Depois de eu e o Ulisses fazermos o trajeto da Estrada da Ribeira, em 15 de Novembro de 2010, nós viemos a conhecer o trajeto chamado Rastro da Serpente, que é esse mesmo trajeto mas terminando em Apiaí/SP.
Então o Ulisses teve a idéia de fazermos o Rastro da Serpente no domingo de carnaval.
Os preparativos já começaram meio conturbados, porque o Ulisses, depois de iniciar a organização, quebrou o pulso e não pode participar mais.
Eu assumi a organização e convidei os colegas do Moto Clube RotaX, que faço parte.
Neste domingo, por conta do tempo nublado, ameaçando chuva, acabamos indo apenas em dois. Eu e o Rubens.
Os 120 quilômetros da BR-476 foram bem, mesmo com alguns momentos de chuviscos e até mesmo alguma chuva, deu para curtirmos bem as curvas.

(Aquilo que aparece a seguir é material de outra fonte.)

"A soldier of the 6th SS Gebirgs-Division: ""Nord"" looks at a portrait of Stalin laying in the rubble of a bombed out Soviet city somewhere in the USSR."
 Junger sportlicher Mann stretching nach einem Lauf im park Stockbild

Lixamos bem as laterais dos pneus.
Infelizmente, para terminarmos o Rastro da Serpente, precisávamos fazer um trajeto de 33 quilômetros pela SP-250.
Mas essa estrada está muito ruim,
Como resultado, depois de apenas 5 quilômetros rodados nelas, peguei algumas ondulações e em seguida um buraco, bem grandinho.
A roda dianteira entrou e não saiu do buraco. A traseira da moto ergueu e chicoteou para o lado.
Como resultado, eu e a moto fomos para o chão.
Na moto, quebrou todo o painel e farol e entortou uma bengala.
E eu quebrei a clavícula direita.
Mas a aventura não terminou aí.
Deixei a moto em uma casa ali perto e voltei na garupa da twister do Rubens até a cidade de Ribeira, onde fui até o posto de saúde. O médico de plantão contatou a quebra da clavícula e me mandou procurar um ortopedista, que seria em Apiaí, 33 quilômetros de distância pela esburacada SP-250 ou então em Curitiba.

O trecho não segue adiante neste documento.